Consistent Diffusion Language Models
Hasan Amin, Yuan Gao, Yaser Souri, Subhojit Som, Ming Yin, Rajiv Khanna, Xia Song

TL;DR
This paper introduces a novel training framework called Consistent Diffusion Language Model (CDLM) that improves discrete diffusion models for faster, high-quality text generation by ensuring path-invariance across stochastic bridges.
Contribution
It proposes Multi-Path Discrete Consistency (MPDC) and unifies various diffusion approaches into a single, scalable training method for discrete language models.
Findings
CDLM achieves state-of-the-art results in text generation tasks.
It outperforms existing discrete diffusion models across different sampling budgets.
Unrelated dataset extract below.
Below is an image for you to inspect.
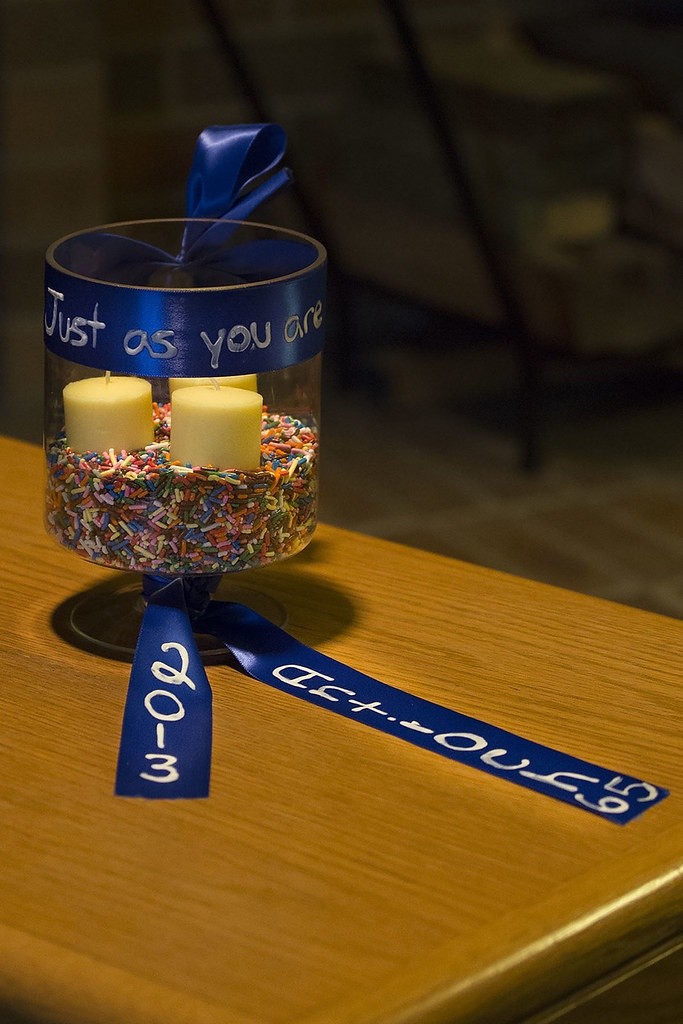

Significant improvements are observed in low-step, fast sampling regimes.
Abstract
Diffusion language models (DLMs) are an attractive alternative to autoregressive models because they promise sublinear-time, parallel generation, yet practical gains remain elusive as high-quality samples still demand hundreds of refinement steps. In continuous domains, consistency training along the probability-flow ODE is a popular recipe to accelerate diffusion. For discrete diffusion, no analogous sample-space ODE exists, making direct adaptation ill-defined. We argue that the natural discrete substitute is not a deterministic trajectory but its stochastic counterpart: the exact posterior bridge, available in closed form for broad corruption families including masked and uniform diffusion. Building on this observation, we introduce Multi-Path Discrete Consistency (MPDC), a new principle that trains a denoiser to be path-invariant in expectation across these stochastic bridges, and…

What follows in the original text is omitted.